I recently read an amazing article by Jim Sterba about huge problems with deer all over the country. Jim’s column was published by the Property and Environment Research Center (PERC) in Bozeman, Montana.
You can read Jim’s article here:
https://www.perc.org/2019/06/19/whitetail-wars/
And here are a few things from the article, to wet your appetite.
Tom Rawinski, a U.S. Forest Service botanist in the Northeast, calls overabundant whitetails “the greatest conservation challenge of our time.”
By the 1980s, whitetail populations started to explode, especially in suburban, exurban, and rural-sprawl areas where more people were living and where hunting was highly restricted.
Instead of five to 15 deer per square mile, as was common in rural areas, sprawl was accommodating 40, 80, or even in excess of 100 deer per square mile.
By 2000, American drivers were hitting 3,000 to 4,000 deer per day
Deer-vehicle collisions kill upwards of 300 people and hospitalize nearly 30,000 more annually.
White-tailed deer are a plague.
For example, in Massachusetts, which is the third most densely populated state, it’s not legal to discharge a firearm within 150 feet of a hard-surfaced road or within 500 feet of an occupied building without the owner’s written permission—which isn’t easy to get in the burbs.

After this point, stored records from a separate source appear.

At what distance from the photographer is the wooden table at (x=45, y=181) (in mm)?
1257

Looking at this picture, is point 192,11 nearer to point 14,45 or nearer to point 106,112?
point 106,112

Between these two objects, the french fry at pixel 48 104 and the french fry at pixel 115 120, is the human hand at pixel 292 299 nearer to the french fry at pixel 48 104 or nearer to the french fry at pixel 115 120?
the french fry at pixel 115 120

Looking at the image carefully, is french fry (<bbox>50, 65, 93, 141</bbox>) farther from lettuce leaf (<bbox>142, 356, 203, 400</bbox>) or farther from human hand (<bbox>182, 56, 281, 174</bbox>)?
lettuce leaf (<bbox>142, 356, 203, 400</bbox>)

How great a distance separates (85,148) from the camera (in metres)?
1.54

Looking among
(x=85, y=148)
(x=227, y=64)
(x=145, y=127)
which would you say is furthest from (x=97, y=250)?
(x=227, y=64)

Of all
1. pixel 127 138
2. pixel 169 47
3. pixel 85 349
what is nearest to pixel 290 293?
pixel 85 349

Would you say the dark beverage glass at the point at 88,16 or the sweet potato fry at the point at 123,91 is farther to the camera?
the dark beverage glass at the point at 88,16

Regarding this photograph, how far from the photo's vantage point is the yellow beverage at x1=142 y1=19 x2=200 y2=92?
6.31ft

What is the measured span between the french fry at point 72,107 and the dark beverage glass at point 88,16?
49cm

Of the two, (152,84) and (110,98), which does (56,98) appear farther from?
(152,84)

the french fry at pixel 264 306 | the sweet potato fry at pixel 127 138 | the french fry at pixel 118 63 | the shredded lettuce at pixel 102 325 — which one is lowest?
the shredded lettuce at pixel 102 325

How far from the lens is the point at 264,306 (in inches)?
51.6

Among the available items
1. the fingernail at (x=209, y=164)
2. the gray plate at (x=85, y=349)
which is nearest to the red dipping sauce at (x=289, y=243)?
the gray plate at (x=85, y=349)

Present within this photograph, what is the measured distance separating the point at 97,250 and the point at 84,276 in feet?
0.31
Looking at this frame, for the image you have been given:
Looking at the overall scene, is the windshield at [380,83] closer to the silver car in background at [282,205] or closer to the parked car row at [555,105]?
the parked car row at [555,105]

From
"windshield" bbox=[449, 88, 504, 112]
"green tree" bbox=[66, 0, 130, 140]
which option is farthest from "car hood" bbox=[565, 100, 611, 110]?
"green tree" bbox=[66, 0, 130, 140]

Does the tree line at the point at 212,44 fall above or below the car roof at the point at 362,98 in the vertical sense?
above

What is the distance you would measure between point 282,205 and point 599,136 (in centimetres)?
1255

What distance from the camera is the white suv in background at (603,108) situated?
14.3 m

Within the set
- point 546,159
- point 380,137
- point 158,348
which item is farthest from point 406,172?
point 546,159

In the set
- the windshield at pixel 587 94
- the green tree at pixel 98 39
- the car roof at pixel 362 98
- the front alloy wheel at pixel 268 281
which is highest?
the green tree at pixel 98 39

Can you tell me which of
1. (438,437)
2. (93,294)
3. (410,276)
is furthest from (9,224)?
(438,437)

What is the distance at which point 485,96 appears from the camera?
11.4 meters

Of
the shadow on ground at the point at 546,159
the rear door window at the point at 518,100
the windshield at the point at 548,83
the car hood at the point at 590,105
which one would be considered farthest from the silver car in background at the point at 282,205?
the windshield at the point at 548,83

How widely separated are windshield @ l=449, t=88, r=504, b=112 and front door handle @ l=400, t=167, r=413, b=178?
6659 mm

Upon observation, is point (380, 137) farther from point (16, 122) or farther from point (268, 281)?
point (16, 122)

These two restrictions alone put almost two-thirds of the Bay State effectively off-limits to hunting. And almost half of the state’s 351 municipalities impose further prohibitions and restrictions, including on bow-and-arrow hunting. Lots of states have rules like this. They create huge patchworks of deer sanctuaries.
Where allowed in the United States, some 11 million hunters kill about 6 million deer annually—not nearly enough to stabilize, let alone dent, populations.
Hunters are so spoiled now that any herd reduction below 40 to 50 deer [per square mile] is unacceptable.
In some states, a hunter can kill a deer a day for more than 100 days. But why would they?